(Available data Opens)
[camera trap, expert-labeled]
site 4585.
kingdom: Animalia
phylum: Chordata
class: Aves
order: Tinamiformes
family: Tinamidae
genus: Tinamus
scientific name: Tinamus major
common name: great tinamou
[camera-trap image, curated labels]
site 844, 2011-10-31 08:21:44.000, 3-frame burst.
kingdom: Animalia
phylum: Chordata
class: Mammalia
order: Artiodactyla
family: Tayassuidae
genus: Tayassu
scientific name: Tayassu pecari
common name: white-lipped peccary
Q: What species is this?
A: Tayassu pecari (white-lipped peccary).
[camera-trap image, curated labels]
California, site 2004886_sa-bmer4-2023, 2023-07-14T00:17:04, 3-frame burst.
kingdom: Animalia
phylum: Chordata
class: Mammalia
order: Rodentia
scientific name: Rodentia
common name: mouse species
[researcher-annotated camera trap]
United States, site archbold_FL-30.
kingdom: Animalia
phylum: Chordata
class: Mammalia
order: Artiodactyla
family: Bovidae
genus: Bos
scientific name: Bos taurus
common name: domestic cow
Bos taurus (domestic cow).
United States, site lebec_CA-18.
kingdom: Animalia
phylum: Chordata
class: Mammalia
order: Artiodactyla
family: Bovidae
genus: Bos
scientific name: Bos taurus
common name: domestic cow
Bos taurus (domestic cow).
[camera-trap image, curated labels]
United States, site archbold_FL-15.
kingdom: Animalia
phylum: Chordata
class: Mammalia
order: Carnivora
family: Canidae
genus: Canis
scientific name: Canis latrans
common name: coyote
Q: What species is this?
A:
(Available data Closes)
* _Exercise aim_: Reproduce the entries in full, exactly as written.

* _Expected answer_:
[camera trap, expert-labeled]
site 4585.
kingdom: Animalia
phylum: Chordata
class: Aves
order: Tinamiformes
family: Tinamidae
genus: Tinamus
scientific name: Tinamus major
common name: great tinamou
[camera-trap image, curated labels]
site 844, 2011-10-31 08:21:44.000, 3-frame burst.
kingdom: Animalia
phylum: Chordata
class: Mammalia
order: Artiodactyla
family: Tayassuidae
genus: Tayassu
scientific name: Tayassu pecari
common name: white-lipped peccary
Q: What species is this?
A: Tayassu pecari (white-lipped peccary).
[camera-trap image, curated labels]
California, site 2004886_sa-bmer4-2023, 2023-07-14T00:17:04, 3-frame burst.
kingdom: Animalia
phylum: Chordata
class: Mammalia
order: Rodentia
scientific name: Rodentia
common name: mouse species
[researcher-annotated camera trap]
United States, site archbold_FL-30.
kingdom: Animalia
phylum: Chordata
class: Mammalia
order: Artiodactyla
family: Bovidae
genus: Bos
scientific name: Bos taurus
common name: domestic cow
Bos taurus (domestic cow).
United States, site lebec_CA-18.
kingdom: Animalia
phylum: Chordata
class: Mammalia
order: Artiodactyla
family: Bovidae
genus: Bos
scientific name: Bos taurus
common name: domestic cow
Bos taurus (domestic cow).
[camera-trap image, curated labels]
United States, site archbold_FL-15.
kingdom: Animalia
phylum: Chordata
class: Mammalia
order: Carnivora
family: Canidae
genus: Canis
scientific name: Canis latrans
common name: coyote
Q: What species is this?
A:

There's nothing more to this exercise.